▶ _What is required_: Retype all of the data word for word, without pictures.

** Opening Stored data block **

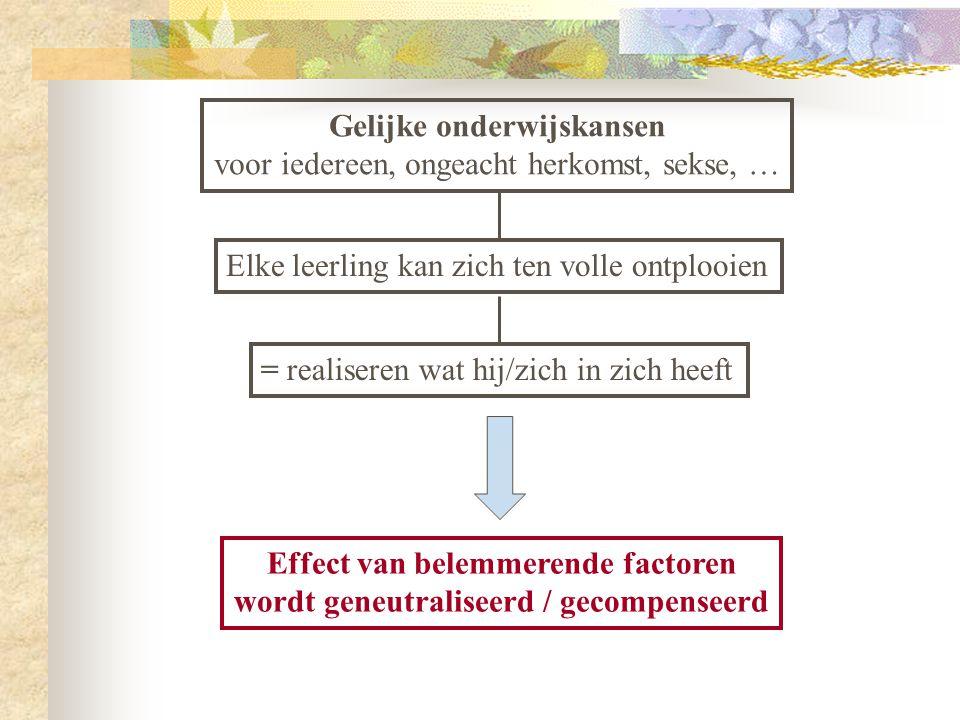 Hoe achtergesteld zijn Vlaamse / Belgische jongeren met een lage SES.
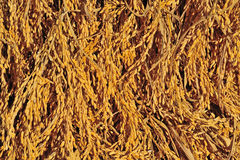 Золотистые спайки риса стоковая фотография rf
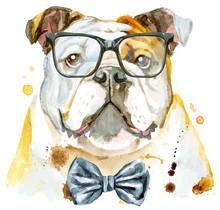 Watercolor Portrait Of Bulldog...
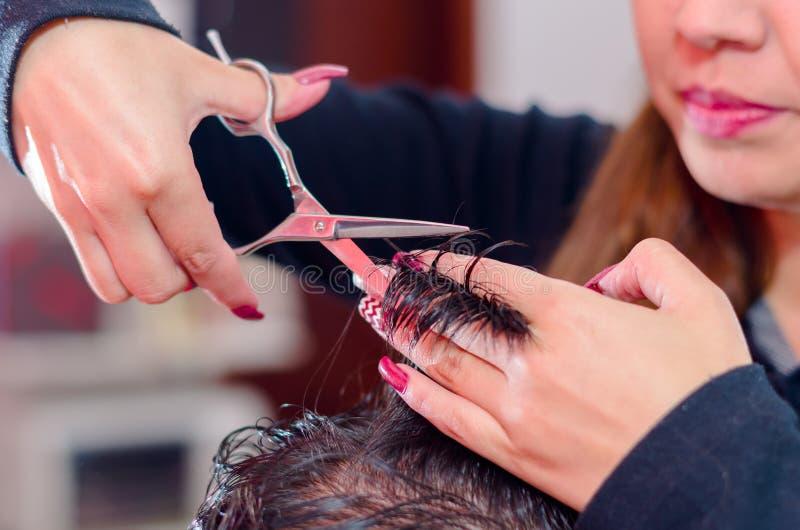 Come fare un taglio di capelli piacevole, capelli fra le dita e le forbici immagine stock
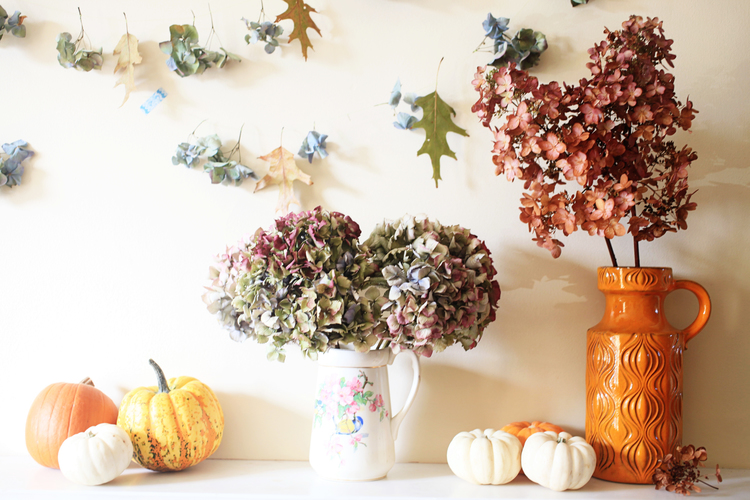 Styling the Seasons - October Review | Makelight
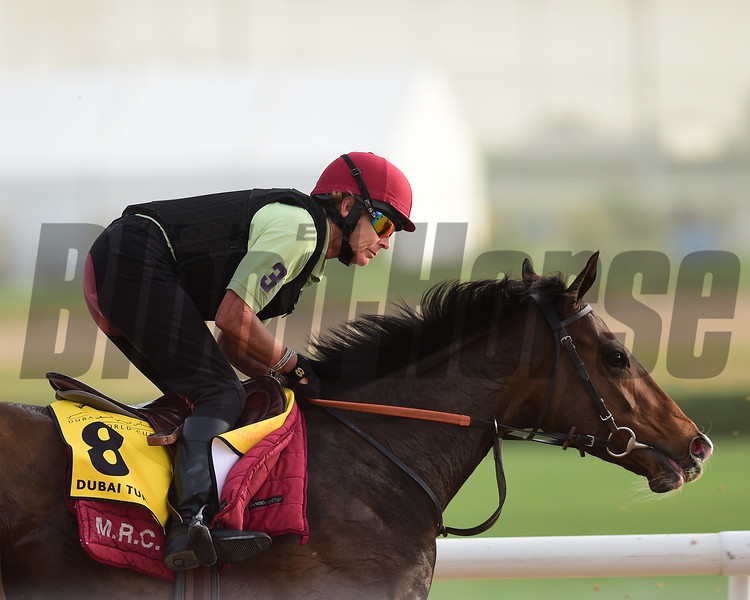 Dubai World Cup -Morning works 3/22/17, photo by Mathea Kelley/Dubai Racing Club<br /> Opal Tiara, Dubai Turf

** Closing Stored data block **

▶ _Output below_:
 Hoe achtergesteld zijn Vlaamse / Belgische jongeren met een lage SES.
 Золотистые спайки риса стоковая фотография rf
 Watercolor Portrait Of Bulldog...
 Come fare un taglio di capelli piacevole, capelli fra le dita e le forbici immagine stock
 Styling the Seasons - October Review | Makelight
 Dubai World Cup -Morning works 3/22/17, photo by Mathea Kelley/Dubai Racing Club<br /> Opal Tiara, Dubai Turf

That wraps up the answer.